> CHALLENGE
Copy the data precisely, keeping every character.

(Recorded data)
□ □ □ □ □ □ □

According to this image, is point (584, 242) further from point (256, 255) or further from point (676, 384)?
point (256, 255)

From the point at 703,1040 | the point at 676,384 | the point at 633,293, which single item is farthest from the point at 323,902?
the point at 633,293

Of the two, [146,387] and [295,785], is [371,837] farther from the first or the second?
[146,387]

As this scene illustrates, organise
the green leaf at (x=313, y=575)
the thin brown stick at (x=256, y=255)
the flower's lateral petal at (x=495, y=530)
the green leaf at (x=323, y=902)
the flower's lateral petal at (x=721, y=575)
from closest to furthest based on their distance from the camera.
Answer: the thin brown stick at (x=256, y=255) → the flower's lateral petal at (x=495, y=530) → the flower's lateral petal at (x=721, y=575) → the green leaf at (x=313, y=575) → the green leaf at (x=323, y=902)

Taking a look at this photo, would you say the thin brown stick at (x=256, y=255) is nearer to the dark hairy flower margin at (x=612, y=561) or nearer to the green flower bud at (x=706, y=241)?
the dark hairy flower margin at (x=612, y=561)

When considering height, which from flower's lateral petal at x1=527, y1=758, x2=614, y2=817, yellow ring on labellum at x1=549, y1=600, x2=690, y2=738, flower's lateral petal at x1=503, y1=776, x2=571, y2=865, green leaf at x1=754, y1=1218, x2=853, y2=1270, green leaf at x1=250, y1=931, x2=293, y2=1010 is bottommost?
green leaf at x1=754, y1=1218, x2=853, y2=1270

□ □ □ □ □ □ □

> ANSWER FOR THE TASK
According to this image, is point (584, 242) further from point (256, 255) or further from point (676, 384)?
point (256, 255)

From the point at 703,1040 | the point at 676,384 | the point at 633,293, which single item is farthest from the point at 323,902?
the point at 633,293

Of the two, [146,387] and [295,785], is [371,837] farther from the first or the second?
[146,387]

As this scene illustrates, organise
the green leaf at (x=313, y=575)
the thin brown stick at (x=256, y=255)
the flower's lateral petal at (x=495, y=530)
the green leaf at (x=323, y=902)
the flower's lateral petal at (x=721, y=575)
from closest to furthest based on their distance from the camera.
Answer: the thin brown stick at (x=256, y=255) → the flower's lateral petal at (x=495, y=530) → the flower's lateral petal at (x=721, y=575) → the green leaf at (x=313, y=575) → the green leaf at (x=323, y=902)

Taking a look at this photo, would you say the thin brown stick at (x=256, y=255) is nearer to the dark hairy flower margin at (x=612, y=561) or nearer to the green flower bud at (x=706, y=241)?
the dark hairy flower margin at (x=612, y=561)

When considering height, which from flower's lateral petal at x1=527, y1=758, x2=614, y2=817, yellow ring on labellum at x1=549, y1=600, x2=690, y2=738, flower's lateral petal at x1=503, y1=776, x2=571, y2=865, green leaf at x1=754, y1=1218, x2=853, y2=1270, green leaf at x1=250, y1=931, x2=293, y2=1010 is bottommost?
green leaf at x1=754, y1=1218, x2=853, y2=1270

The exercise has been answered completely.